Ela suspira e pega na minha mão.

— Talvez ainda vás a tempo de mudar isto tudo…

Abano a cabeça.

— Não posso obrigar ninguém a querer-me lá.

Ficamos ali em silêncio durante muito tempo. Depois ela levanta-se e vai embora para o casamento; eu fico sozinha no banco do jardim até o sol começar a descer no horizonte.

À noite chego a casa e encontro uma carta na caixa do correio. É do Miguel:

«Mãe,
Desculpa por tudo isto. Sei que te magoei muito mas estava com medo de estragar o dia da Inês e meu também. Não quero perder-te mas não sei como resolver isto tudo entre ti e o pai. Espero que um dia consigas perdoar-me.»

Leio aquelas palavras vezes sem conta até as lágrimas me secarem nos olhos.

Passam-se semanas sem notícias dele; tento ligar-lhe mas ele não atende. A Teresa diz-me que ele foi de lua-de-mel para os Açores e que talvez precise de tempo para digerir tudo isto.

No trabalho começo a sentir-me cada vez mais isolada; já ninguém me pergunta nada sobre o casamento do meu filho porque sabem que não fui convidada. Sinto vergonha de contar a verdade; invento desculpas sobre doença ou viagens imprevistas.
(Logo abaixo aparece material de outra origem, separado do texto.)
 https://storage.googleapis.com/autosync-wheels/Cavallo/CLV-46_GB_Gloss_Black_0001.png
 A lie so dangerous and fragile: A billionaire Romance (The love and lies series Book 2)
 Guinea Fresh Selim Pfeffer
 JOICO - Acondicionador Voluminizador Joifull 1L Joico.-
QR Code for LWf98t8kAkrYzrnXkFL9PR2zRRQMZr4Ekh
Uma noite recebo uma chamada inesperada: é a Inês.

— Olá Ana… Desculpe ligar tão tarde…

Reconheço imediatamente aquela voz fria mas agora há nela um tom hesitante.

— Olá Inês… Está tudo bem?

Ela faz uma pausa longa antes de responder:

— Queria pedir desculpa… Talvez tenhamos sido duros demais consigo… O Miguel está triste desde o casamento…

Fico sem palavras durante uns segundos.

— Eu só queria ver o meu filho feliz — digo-lhe finalmente.

Ela suspira do outro lado da linha:

— Talvez possamos tentar começar de novo… Quando eles voltarem dos Açores…

Desligo o telefone com uma sensação estranha: esperança misturada com medo de voltar a sofrer outra vez.

Os dias passam devagar até receber finalmente uma mensagem do Miguel:

«Mãe, podemos falar?»

Encontro-me com ele num café perto da casa dele; quando entra vejo logo nos olhos dele o peso dos últimos meses.

— Desculpa mãe… Fui cobarde… Tive medo de escolher entre ti e o pai…

Abraço-o com força e sinto finalmente um pouco de paz dentro de mim.

Agora olho para trás e pergunto-me: será possível reconstruir uma família depois de tanta dor? Será possível perdoar quem mais amamos quando nos magoam assim? E vocês? Já sentiram algo parecido?